Infection can also spread into the artificial joint from other infected areas. Once an infection lodges in your joint, it is almost impossible for your immune system to clear it. Multiple surgeries are typically required to treat an infected joint.
The major reason that artificial joints eventually fail is that they loosen where the metal or cement meets the bone.

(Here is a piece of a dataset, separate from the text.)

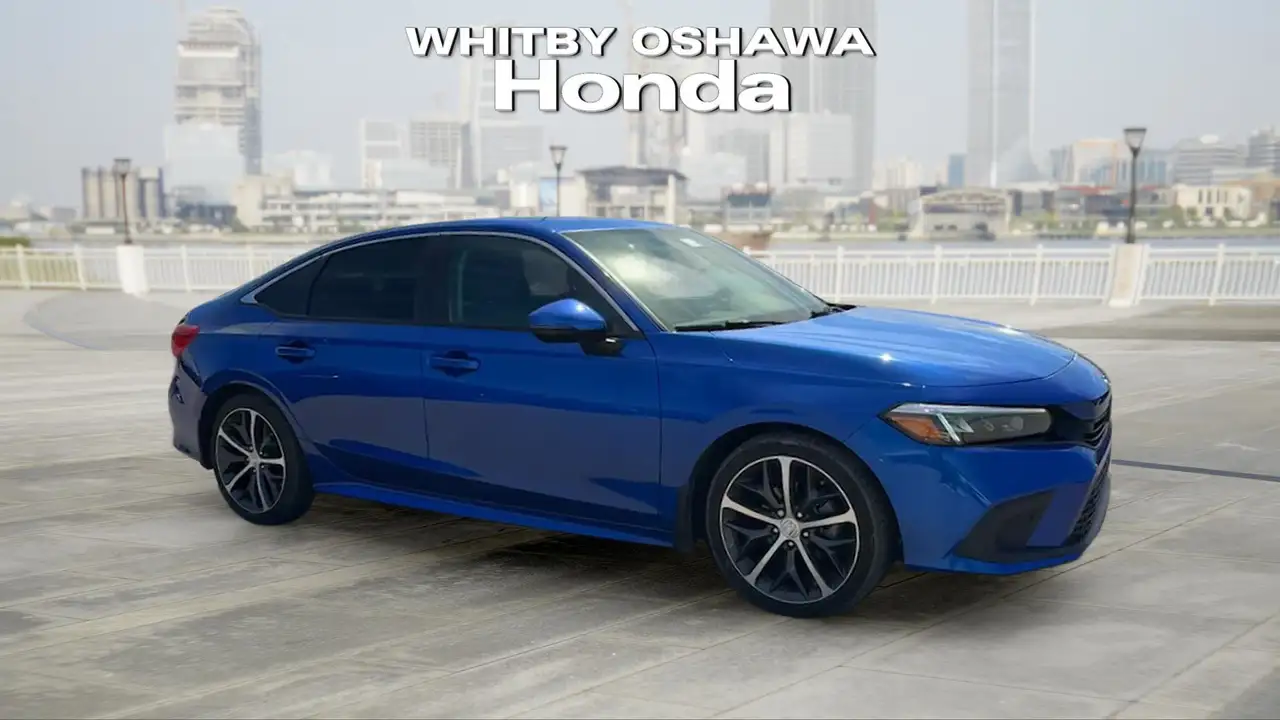 Honda Civic снимка Honda Civic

A loose joint prosthesis causes pain. Once the pain becomes unbearable, another operation will probably be needed to fix the artificial joint.
There have been great advances in extending the life of artificial joints. However, most will eventually loosen and require another surgery. In the case of artificial knees, you can expect at least 15 years, but artificial shoulder joints may loosen sooner.
Just like your real shoulder, an artificial shoulder can dislocate. A shoulder dislocation occurs when the ball comes out of the socket. There is a greater risk of dislocation right after surgery, before the tissues have healed around the new joint. But there is always a slightly increased risk of dislocation with an artificial joint. Your therapist will teach you how to avoid activities and positions that tend to cause shoulder dislocation. A shoulder that dislocates more than once may need another operation to make it more stable.
Nerve or Blood Vessel Injury
All of the large nerves and blood vessels to the arm and hand travel through the armpit. (This area is called the axilla.) Because shoulder replacement surgery takes place so close to the axilla, it is possible that the nerves or blood vessels may be injured during surgery. The resulting problems may be temporary if the injury was caused by stretching to hold the nerves out of the way. The nerves and blood vessels rarely suffer any kind of permanent injury after shoulder replacement surgery, but this type of injury can happen.
What happens after surgery?
After surgery, you’ll be transported to the recovery room. You will have a dressing wrapped over your shoulder that will stay in place until your office follow up. An intravenous line (IV) will be placed in your arm to give you needed antibiotics and medication.
What will my recovery be like?
A physical or occupational therapist will see you the day after surgery to begin your rehabilitation program. Therapy treatments will gradually improve the movement in your shoulder. Your therapist will go over your exercises and make sure you are safe getting in and out of bed and moving about in your room.
When you go home, you will typically attend outpatient therapy. Treatments will be done to help improve your range of motion and strength.
The first few outpatient treatments will focus on controlling pain and swelling. Ice and electrical stimulation treatments may help. Your therapist may also use massage and other types of hands-on treatments to ease muscle spasm and pain. Continue to use your shoulder sling for four weeks.
As the rehabilitation program evolves, more challenging exercises are chosen to safely advance the shoulder’s strength and function.
Finally, a select group of exercises can be used to simulate day-to-day activities, like grooming your hair or getting dressed. Specific exercises may also be chosen to simulate work or hobby demands.
When your shoulder range of motion and strength have improved enough, you’ll be able to gradually get back to normal activities. Ideally, you’ll be able to do almost everything you did before. However, you may need to avoid heavy or repeated shoulder actions.
You may be involved in a progressive rehabilitation program for two to four months after surgery to ensure the best results from your artificial joint. In the first six weeks after surgery, you should expect to see your therapist two to three times a week. At that time, if everything is still going as planned, you may be able to advance to a home program. Then you will only check in with your therapist every few weeks.